September display features work of rancher-artist Frank Gates

Visitors to the Eagle Public Library will see some familiar landscapes in the September art exhibit in the Holy Cross Community Room.
The featured artist is the late Frank Foster Gates who grew up on the family ranch at Burns (northwest Eagle County) homesteaded by his father, George Albert “Bert” Gates in 1890. Gates’ artistic specialty was painting landscapes of the country he knew and loved.
Ranching was a hardscrabble life. He maintained irrigation ditches, grew hay and raised cattle for market. He and his wife, Goldie raised five children and also took in Goldie’s three younger siblings after their mother’s untimely death. Frank and Goldie bought the family ranch in 1937. The Gates family still ranches the property today.
Frank Gates is remembered as a strong, kind and gentle man with a good sense of humor. He could work all day, dance all night, then ride a horse for 15 miles to fish a high country lake.
Frank’s lasting legacy his art. Always gifted with artistic vision, after he turned 50-years-old Frank acquired some oil paints and canvases and began painting. He was a self-taught artist with no formal training.
His paintings are not the modern stuff requiring interpretation by an art critic.

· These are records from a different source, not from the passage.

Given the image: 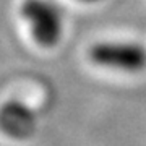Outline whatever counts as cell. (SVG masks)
<instances>
[{
	"instance_id": "cell-1",
	"label": "cell",
	"mask_w": 146,
	"mask_h": 146,
	"mask_svg": "<svg viewBox=\"0 0 146 146\" xmlns=\"http://www.w3.org/2000/svg\"><path fill=\"white\" fill-rule=\"evenodd\" d=\"M88 58L102 70L123 75L146 70V47L133 41H101L89 47Z\"/></svg>"
},
{
	"instance_id": "cell-2",
	"label": "cell",
	"mask_w": 146,
	"mask_h": 146,
	"mask_svg": "<svg viewBox=\"0 0 146 146\" xmlns=\"http://www.w3.org/2000/svg\"><path fill=\"white\" fill-rule=\"evenodd\" d=\"M28 31L39 47L54 49L63 36L62 11L50 0H25L20 8Z\"/></svg>"
},
{
	"instance_id": "cell-3",
	"label": "cell",
	"mask_w": 146,
	"mask_h": 146,
	"mask_svg": "<svg viewBox=\"0 0 146 146\" xmlns=\"http://www.w3.org/2000/svg\"><path fill=\"white\" fill-rule=\"evenodd\" d=\"M37 128V117L31 107L8 101L0 107V131L15 141L29 140Z\"/></svg>"
},
{
	"instance_id": "cell-4",
	"label": "cell",
	"mask_w": 146,
	"mask_h": 146,
	"mask_svg": "<svg viewBox=\"0 0 146 146\" xmlns=\"http://www.w3.org/2000/svg\"><path fill=\"white\" fill-rule=\"evenodd\" d=\"M83 3H99V2H104V0H80Z\"/></svg>"
}]
</instances>
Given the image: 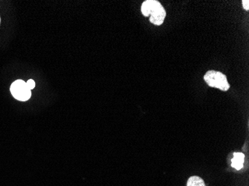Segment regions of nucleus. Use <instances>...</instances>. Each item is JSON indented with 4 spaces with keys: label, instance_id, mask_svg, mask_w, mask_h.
<instances>
[{
    "label": "nucleus",
    "instance_id": "obj_1",
    "mask_svg": "<svg viewBox=\"0 0 249 186\" xmlns=\"http://www.w3.org/2000/svg\"><path fill=\"white\" fill-rule=\"evenodd\" d=\"M141 11L145 17L150 16V22L152 24L160 26L163 24L166 16L165 11L161 4L156 0H146L142 3Z\"/></svg>",
    "mask_w": 249,
    "mask_h": 186
},
{
    "label": "nucleus",
    "instance_id": "obj_2",
    "mask_svg": "<svg viewBox=\"0 0 249 186\" xmlns=\"http://www.w3.org/2000/svg\"><path fill=\"white\" fill-rule=\"evenodd\" d=\"M204 80L211 87L217 88L222 91H228L230 89L227 77L218 71H208L204 76Z\"/></svg>",
    "mask_w": 249,
    "mask_h": 186
},
{
    "label": "nucleus",
    "instance_id": "obj_3",
    "mask_svg": "<svg viewBox=\"0 0 249 186\" xmlns=\"http://www.w3.org/2000/svg\"><path fill=\"white\" fill-rule=\"evenodd\" d=\"M11 92L15 99L21 101L29 100L32 96L31 89L28 87L26 82L22 80H18L12 84L11 86Z\"/></svg>",
    "mask_w": 249,
    "mask_h": 186
},
{
    "label": "nucleus",
    "instance_id": "obj_4",
    "mask_svg": "<svg viewBox=\"0 0 249 186\" xmlns=\"http://www.w3.org/2000/svg\"><path fill=\"white\" fill-rule=\"evenodd\" d=\"M245 155L242 153H234L233 158L232 159V167L236 170H240L243 167L244 163Z\"/></svg>",
    "mask_w": 249,
    "mask_h": 186
},
{
    "label": "nucleus",
    "instance_id": "obj_5",
    "mask_svg": "<svg viewBox=\"0 0 249 186\" xmlns=\"http://www.w3.org/2000/svg\"><path fill=\"white\" fill-rule=\"evenodd\" d=\"M187 186H206L202 179L197 176H193L187 181Z\"/></svg>",
    "mask_w": 249,
    "mask_h": 186
},
{
    "label": "nucleus",
    "instance_id": "obj_6",
    "mask_svg": "<svg viewBox=\"0 0 249 186\" xmlns=\"http://www.w3.org/2000/svg\"><path fill=\"white\" fill-rule=\"evenodd\" d=\"M26 85H27L28 87L32 90L35 88L36 86V82L33 81V80H29V81L26 82Z\"/></svg>",
    "mask_w": 249,
    "mask_h": 186
},
{
    "label": "nucleus",
    "instance_id": "obj_7",
    "mask_svg": "<svg viewBox=\"0 0 249 186\" xmlns=\"http://www.w3.org/2000/svg\"><path fill=\"white\" fill-rule=\"evenodd\" d=\"M243 8H244V9L246 10V11H249V1H248V0H243Z\"/></svg>",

He painted what was important to him: the flat-topped mountains of the Burns country, the vista of Trapper’s Lake or the solitude of a bull elk in a snow-covered mountain valley. Frank painted the West.
Frank’s artwork won numerous honors in regional art shows. He sold some paintings, and gave many away to family and friends. Many locals will remember the years that Frank set up his easel and painted pictures in the Exhibit Hall at the Eagle County Fair.
Frank Gates died of cancer on Aug. 8, 1981 at the age of 78. Gates family members have loaned some of his best works for the exhibit.
The paintings will be on display throughout the month of September.